| WRITTEN TASK |
In the case notes below, in what capacity did the owner give the car to the company in Astley Industrial Trust v Miller?

| EXCERPT PROVIDED |
________

Astley Industrial Trust v Miller

-> Mercantile agent must have the goods as a mercantile agent; not in some other capacity A car was sold by a company that had a fleet of cars. The company primarily rented the cars out but occasionally sold them on. Owner of car gave car to the company in its capacity as a hire company NOT as a dealer in cars. The company then sold the car on even though it had no title to it. The mercantile agent argument was argued. It was held that when the company sold the car, it did not pass good title to a third party as it was not in possession in its capacity as a MA but as a hire company The Ct gave e.g.s of where this would operate: - Lending a car to a next door neighbour who went off and sold it - if you neighbour happened to be a motor dealer, you would not be bound by the sale as you had not given it to him as a dealer - Let your house out whilst on holiday and the lessee is an auctioner who sells it - again, not in the right capacity and not binding sale.

Paris v Goodwin

-> There must be consent to possession but if the mercantile agent gets possession of the goods by a trick or deception, it does not negate consent, provided the owner voluntarily handed the goods over Giving of cars to dealer to test the market with no consent to sell. Dealer acted fraudulently in obtaining the registration documents by saying the car needed minor repairs. Held that despite the dishonesty, there was still consent. The title accordingly went to the 3rd party because the material was voluntarily handed over and that was determinative.

The seller's right to sell

14(a) is concerned with the seller's ability to pass title. There is an implied condition that the seller has a right to sell. Because this is a condition, the buyer has the right to rescind the contract if this is not the case. The expression "right to sell" is not defined but it is clear that it does not require that the seller of the goods actually be the owner of them, only that the seller has the power to sell at the appropriate time.

________

| ENTRIES |
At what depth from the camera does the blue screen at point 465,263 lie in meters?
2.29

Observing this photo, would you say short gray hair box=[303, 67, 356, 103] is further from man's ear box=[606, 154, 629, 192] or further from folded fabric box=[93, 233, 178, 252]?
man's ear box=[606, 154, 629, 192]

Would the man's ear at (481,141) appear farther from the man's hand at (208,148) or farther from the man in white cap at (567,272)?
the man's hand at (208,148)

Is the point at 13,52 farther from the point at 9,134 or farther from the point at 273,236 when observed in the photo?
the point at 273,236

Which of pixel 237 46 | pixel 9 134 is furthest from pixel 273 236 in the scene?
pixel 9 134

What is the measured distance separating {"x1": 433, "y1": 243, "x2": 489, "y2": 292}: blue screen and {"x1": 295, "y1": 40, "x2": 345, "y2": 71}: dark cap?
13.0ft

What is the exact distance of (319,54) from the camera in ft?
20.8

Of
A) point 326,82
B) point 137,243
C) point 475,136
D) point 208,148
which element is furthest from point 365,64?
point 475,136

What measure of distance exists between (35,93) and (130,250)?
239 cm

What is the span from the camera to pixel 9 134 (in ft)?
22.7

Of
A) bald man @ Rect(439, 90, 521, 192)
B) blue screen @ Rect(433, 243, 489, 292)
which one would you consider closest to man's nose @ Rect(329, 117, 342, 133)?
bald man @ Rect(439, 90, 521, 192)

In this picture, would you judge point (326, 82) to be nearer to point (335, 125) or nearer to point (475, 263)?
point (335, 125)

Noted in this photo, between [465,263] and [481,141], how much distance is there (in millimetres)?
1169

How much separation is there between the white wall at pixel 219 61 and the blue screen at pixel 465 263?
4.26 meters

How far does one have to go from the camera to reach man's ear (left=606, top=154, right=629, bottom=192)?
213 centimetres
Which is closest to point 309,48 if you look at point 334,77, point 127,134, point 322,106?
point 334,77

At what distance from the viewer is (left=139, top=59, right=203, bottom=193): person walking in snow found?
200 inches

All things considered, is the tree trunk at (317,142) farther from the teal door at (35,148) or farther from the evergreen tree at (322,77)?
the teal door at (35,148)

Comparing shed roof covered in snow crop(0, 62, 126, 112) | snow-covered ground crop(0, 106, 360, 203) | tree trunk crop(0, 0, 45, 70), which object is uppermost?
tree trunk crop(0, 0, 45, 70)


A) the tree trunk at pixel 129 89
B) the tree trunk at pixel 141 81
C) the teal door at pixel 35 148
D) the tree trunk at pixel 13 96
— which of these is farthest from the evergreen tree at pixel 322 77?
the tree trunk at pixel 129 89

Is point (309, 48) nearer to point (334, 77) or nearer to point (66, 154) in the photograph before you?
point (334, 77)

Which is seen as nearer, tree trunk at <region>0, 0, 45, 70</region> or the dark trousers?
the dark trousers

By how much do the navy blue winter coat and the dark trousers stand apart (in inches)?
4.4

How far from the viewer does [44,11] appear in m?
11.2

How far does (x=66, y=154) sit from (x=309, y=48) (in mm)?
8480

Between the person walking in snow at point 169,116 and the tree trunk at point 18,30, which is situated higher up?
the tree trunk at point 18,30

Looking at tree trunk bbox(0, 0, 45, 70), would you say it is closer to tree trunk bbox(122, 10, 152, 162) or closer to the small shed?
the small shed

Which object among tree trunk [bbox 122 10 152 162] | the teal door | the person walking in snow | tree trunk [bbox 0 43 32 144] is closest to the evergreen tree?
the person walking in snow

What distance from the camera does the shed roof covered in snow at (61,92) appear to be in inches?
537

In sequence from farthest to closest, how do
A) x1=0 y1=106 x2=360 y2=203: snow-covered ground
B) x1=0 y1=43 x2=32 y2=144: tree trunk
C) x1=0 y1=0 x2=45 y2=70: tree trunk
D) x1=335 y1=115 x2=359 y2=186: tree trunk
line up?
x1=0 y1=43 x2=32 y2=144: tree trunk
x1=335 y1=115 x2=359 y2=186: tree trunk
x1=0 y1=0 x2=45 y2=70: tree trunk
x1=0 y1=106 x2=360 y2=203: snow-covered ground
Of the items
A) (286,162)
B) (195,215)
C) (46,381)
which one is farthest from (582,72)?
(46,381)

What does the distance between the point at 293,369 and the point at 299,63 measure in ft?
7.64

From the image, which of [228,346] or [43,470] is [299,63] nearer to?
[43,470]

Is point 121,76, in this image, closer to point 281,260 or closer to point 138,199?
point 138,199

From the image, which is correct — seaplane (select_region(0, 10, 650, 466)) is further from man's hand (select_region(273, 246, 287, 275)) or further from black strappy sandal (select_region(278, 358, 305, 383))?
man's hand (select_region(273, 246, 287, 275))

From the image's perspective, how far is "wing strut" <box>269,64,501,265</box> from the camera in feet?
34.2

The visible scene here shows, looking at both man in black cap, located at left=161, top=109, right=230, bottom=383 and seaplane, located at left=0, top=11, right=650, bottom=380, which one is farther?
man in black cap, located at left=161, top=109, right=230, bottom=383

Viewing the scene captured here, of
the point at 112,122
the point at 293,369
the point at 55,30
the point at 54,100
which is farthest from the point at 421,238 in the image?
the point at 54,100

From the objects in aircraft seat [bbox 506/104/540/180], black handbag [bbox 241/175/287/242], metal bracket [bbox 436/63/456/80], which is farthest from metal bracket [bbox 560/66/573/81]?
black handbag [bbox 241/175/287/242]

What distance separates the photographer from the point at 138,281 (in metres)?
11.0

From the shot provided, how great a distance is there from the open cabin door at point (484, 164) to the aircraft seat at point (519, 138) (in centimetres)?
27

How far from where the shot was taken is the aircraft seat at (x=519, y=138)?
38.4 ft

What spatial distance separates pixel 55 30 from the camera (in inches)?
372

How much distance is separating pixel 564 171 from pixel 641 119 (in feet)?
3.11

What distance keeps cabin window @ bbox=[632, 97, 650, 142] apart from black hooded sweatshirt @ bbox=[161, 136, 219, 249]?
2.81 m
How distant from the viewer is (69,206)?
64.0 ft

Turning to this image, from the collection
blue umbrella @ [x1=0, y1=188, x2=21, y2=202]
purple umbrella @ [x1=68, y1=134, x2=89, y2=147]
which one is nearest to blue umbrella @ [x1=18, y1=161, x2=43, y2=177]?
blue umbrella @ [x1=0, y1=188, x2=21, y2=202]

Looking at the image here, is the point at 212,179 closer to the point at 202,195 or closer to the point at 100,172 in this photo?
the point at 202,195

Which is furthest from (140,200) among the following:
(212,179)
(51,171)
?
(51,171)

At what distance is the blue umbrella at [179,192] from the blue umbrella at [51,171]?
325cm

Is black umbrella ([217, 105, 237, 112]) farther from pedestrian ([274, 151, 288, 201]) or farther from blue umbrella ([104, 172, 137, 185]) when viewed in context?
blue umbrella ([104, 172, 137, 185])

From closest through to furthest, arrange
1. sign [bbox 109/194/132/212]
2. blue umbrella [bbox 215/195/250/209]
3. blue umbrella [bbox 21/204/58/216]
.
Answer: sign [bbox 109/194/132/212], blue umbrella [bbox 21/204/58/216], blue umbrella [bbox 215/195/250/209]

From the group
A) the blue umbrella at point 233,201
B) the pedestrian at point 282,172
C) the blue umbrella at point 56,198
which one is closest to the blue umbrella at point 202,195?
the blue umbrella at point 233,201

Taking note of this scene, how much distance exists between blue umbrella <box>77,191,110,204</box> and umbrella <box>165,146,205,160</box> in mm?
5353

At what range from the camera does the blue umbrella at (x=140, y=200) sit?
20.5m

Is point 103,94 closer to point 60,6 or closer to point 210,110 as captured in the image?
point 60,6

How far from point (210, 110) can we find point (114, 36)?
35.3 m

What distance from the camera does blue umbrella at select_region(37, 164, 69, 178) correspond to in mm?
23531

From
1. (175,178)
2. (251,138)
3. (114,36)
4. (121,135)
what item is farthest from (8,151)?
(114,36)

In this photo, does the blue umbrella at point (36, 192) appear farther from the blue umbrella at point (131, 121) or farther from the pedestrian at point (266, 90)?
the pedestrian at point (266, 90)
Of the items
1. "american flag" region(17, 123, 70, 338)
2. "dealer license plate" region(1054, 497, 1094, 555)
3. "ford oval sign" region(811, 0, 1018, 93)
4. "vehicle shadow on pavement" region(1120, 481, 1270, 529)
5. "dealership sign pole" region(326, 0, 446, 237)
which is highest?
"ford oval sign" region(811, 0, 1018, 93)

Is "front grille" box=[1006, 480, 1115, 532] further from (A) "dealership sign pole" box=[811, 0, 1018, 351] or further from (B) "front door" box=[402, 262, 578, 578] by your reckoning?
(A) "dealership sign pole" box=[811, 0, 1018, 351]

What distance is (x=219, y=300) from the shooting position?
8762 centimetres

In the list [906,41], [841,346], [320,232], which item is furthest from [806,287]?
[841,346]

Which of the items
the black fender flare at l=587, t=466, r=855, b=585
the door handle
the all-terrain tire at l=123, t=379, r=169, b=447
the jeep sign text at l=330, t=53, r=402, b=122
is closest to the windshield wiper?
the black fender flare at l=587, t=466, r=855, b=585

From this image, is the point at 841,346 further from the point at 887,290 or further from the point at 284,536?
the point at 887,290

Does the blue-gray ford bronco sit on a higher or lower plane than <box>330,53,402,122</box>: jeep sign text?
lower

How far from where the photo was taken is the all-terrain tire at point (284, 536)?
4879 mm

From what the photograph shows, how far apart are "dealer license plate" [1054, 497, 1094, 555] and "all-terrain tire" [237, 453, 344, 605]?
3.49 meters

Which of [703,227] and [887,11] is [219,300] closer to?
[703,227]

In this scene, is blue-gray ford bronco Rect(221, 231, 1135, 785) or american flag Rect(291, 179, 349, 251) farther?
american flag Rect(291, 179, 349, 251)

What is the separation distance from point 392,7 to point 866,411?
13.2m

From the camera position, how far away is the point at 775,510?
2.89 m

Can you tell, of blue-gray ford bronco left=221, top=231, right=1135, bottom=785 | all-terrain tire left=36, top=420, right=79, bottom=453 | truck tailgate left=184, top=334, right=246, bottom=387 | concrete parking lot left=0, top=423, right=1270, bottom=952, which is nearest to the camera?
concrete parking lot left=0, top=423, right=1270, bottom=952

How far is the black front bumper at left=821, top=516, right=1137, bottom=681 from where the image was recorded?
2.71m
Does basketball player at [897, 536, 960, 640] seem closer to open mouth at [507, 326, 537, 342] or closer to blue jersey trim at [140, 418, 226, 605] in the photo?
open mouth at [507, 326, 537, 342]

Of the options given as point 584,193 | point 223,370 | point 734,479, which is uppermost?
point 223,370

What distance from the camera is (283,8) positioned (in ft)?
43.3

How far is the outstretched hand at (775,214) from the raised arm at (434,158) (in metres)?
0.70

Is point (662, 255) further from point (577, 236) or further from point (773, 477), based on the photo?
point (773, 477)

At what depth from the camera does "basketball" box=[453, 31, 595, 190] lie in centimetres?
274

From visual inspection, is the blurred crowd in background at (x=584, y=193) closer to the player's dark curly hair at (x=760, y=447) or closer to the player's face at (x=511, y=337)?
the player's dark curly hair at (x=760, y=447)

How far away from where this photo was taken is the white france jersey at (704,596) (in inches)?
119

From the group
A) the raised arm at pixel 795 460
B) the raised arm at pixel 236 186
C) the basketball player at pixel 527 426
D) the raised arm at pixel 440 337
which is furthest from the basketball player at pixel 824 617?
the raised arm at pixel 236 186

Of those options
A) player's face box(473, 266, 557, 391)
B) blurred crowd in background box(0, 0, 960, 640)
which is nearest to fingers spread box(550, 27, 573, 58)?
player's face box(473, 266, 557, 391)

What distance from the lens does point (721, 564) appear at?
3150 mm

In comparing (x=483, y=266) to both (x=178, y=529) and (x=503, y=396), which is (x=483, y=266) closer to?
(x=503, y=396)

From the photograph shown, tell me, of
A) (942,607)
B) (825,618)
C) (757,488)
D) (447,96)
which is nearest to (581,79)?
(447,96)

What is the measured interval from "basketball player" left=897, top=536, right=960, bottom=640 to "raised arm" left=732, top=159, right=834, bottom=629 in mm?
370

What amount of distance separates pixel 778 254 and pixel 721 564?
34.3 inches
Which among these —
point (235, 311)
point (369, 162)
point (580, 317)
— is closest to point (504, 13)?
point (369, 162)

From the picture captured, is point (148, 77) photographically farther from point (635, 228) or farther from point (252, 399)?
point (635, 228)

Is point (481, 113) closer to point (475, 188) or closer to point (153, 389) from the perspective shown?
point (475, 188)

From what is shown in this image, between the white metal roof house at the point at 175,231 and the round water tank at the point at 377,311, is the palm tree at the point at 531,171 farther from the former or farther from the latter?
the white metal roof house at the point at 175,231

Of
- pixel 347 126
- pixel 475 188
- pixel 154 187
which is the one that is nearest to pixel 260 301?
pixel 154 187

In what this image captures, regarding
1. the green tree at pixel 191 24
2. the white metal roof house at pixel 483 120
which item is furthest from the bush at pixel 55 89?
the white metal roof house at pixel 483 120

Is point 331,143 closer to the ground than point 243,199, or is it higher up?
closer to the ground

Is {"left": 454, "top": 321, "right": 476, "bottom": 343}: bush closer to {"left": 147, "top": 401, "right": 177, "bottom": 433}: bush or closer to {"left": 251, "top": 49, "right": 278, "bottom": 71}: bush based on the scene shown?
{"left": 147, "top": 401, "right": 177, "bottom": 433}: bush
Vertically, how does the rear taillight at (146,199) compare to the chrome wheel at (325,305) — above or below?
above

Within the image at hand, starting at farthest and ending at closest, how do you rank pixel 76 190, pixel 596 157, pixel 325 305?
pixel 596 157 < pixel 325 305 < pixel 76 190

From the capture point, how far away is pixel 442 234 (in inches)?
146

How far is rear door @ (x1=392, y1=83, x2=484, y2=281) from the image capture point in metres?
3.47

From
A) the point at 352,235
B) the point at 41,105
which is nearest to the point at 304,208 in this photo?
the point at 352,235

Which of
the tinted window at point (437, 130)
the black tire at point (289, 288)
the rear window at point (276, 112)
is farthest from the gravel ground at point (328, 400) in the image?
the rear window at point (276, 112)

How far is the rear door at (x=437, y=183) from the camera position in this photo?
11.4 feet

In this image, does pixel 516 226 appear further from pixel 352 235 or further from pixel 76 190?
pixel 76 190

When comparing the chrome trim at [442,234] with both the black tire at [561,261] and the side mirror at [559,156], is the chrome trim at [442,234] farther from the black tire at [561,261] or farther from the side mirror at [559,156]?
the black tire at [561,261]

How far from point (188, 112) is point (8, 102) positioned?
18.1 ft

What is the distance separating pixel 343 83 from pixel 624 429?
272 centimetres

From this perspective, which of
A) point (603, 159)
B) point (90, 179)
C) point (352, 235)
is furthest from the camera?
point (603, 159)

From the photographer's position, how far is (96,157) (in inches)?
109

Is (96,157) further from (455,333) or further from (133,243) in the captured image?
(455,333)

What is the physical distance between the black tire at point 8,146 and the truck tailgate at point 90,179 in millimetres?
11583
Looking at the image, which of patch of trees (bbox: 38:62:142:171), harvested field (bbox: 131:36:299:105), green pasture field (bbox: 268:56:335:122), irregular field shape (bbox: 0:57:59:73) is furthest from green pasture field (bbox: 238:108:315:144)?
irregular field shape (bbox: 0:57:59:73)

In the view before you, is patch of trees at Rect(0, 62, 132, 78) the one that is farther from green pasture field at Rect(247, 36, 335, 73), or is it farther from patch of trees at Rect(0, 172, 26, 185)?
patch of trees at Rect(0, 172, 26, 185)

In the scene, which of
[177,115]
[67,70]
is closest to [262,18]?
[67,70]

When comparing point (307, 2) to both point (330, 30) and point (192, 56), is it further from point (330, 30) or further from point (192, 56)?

________

| THE RESPONSE |
As a hire company, not as a dealer in cars.